2. Noêmia Monteiro Esposel, nascida no Engenho Velho, Rio de Janeiro
(registro 10º v.).
3. Mário Monteiro Esposel, nascido no Engenho Velho, Rio de Janeiro
(registro 11º, 64). Era almirante. Em 1975 morava na rua Prudente de
Morais (idem, idem).
4. Adolfo Monteiro Esposel, nascido no Engenho Velho, no Rio de Janeiro,
em 30.11.1885.
Desencarnou com apenas quatro meses, no Rio de Janeiro, em 13.4.1886, na
rua dos Araújos nº 10, tendo sido sepultado no cemitério do Caju
(4m.B.d.). (Em Nosso Lar aparece como menina, mas na verdade era um
menino. Quando desencarnou, em 1886, Faustino ainda não era nascido, o que
só vai acontecer dois anos depois, em 1888. André Luiz deslocou o
acontecimento para depois do nascimento dele, quando ele era "pequenino".)
5. Carlos Monteiro Esposel, nascido no Engenho Velho, Rio de Janeiro
(registro 12º 4v). Em 1974 morava na rua São Salvador (idem, idem).
Mudou-se depois para a rua Paissandu (idem, idem). Acabou indo morar em
Santa Catarina.
6. Faustino Monteiro Esposel.
Eram avós paternos de Faustino Esposel: José Maria dos Anjos Esposel e
Margarida Maria; e avós maternos: Isidro Borges Monteiro (desembargador) e
Paulina Luísa de Jesus.
João Paiva dos Anjos Esposel, pai do Faustino, tinha um irmão chamado
Joaquim Maria dos Anjos Esposel (1842-1897), casado com Maria José de
Barros Carvalho (filha de Delfim Carlos de Carvalho, barão da Passagem,
herói da primeira guerra do Paraguai, e de Ana Elisa de Mariz e Barros,
filha do visconde de Inhaúma). O casamento foi celebrado na igreja de São
José. Tiveram quatro filhos:
1. Alice Esposel (casada com Andrônico Tupinambá).

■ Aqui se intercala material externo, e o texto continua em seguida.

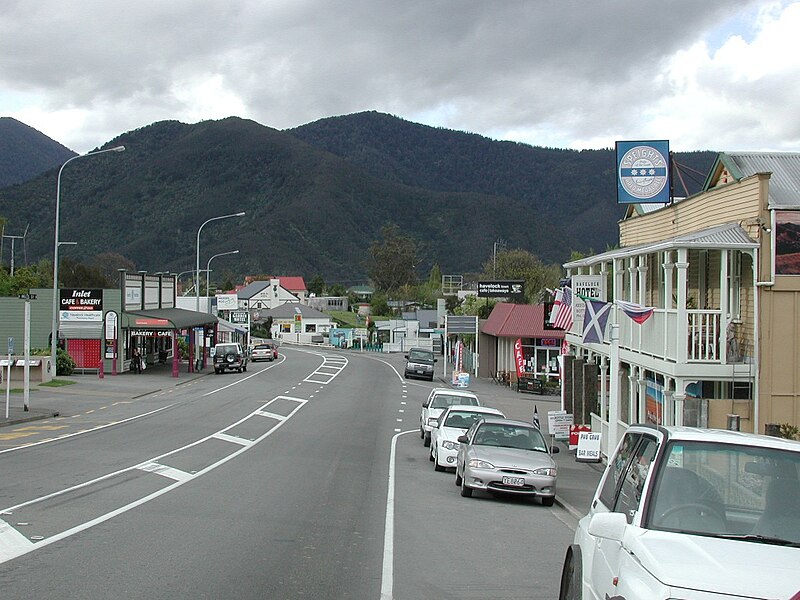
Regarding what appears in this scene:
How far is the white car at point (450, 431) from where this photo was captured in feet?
67.1

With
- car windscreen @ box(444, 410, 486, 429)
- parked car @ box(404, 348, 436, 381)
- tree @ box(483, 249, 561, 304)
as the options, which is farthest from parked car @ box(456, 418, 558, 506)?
tree @ box(483, 249, 561, 304)

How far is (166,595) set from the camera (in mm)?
8273

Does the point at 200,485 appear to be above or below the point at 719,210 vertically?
below

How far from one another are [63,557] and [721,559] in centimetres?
740

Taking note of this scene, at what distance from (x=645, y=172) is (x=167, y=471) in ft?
49.8

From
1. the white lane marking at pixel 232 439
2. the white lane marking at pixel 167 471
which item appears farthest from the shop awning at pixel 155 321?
the white lane marking at pixel 167 471

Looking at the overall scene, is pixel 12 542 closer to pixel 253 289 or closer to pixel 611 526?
pixel 611 526

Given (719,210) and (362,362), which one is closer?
(719,210)

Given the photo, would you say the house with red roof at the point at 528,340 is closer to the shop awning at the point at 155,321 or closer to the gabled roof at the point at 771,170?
the shop awning at the point at 155,321

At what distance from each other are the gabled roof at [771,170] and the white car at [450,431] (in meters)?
7.58

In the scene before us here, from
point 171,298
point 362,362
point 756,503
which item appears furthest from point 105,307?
point 756,503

2. Dulce Esposel (casada primeiro com Sabino Elói Pessoa e, em segundas
núpcias, com Joaquim Bernardo da Cruz Secco).
3. Eponina Esposel (casada com Alberto de Costa Rodrigues).
4. Delfina Esposel.
(Há uma rua no Rio de Janeiro chamada Joaquim Esposel.)
Faustino Esposel tinha muitos sobrinhos, dentre os quais Lívia Monteiro
Esposel, Elza, Ida Esposel Neves, Lúcia (residente no Rio de Janeiro) e
Léo, casado com Maria de Lourdes Ribeiro Esposel. E sobrinhos-netos: Élcio
(almirante), Carlos, Ronaldo (morava em 1974 na rua Prudente de Moraes,
era comerciante de couro, casacos de couro, ligado ao Jockey Club
Brasileiro). Todos pessoas de bem.
Outros parentes: Laís de Niemeyer Esposel, residente em 1974 na av. Vieira
Souto, desencarnada em fevereiro de 1994; Jayme Carneiro de Campos Esposel,
residente em 1974 na estrada do Joá, era capitão de fragata quando
comandou o contratorpedeiro Ajurieda, de 16.10.56 a 29.11.1957; Marcello,
residente em 1974 na rua Cândido Mendes. Nomes de respeitabilidade entre
os que os conhecem.
Faustino Esposel casou com Odette Portugal Esposel, conhecida por Detinha.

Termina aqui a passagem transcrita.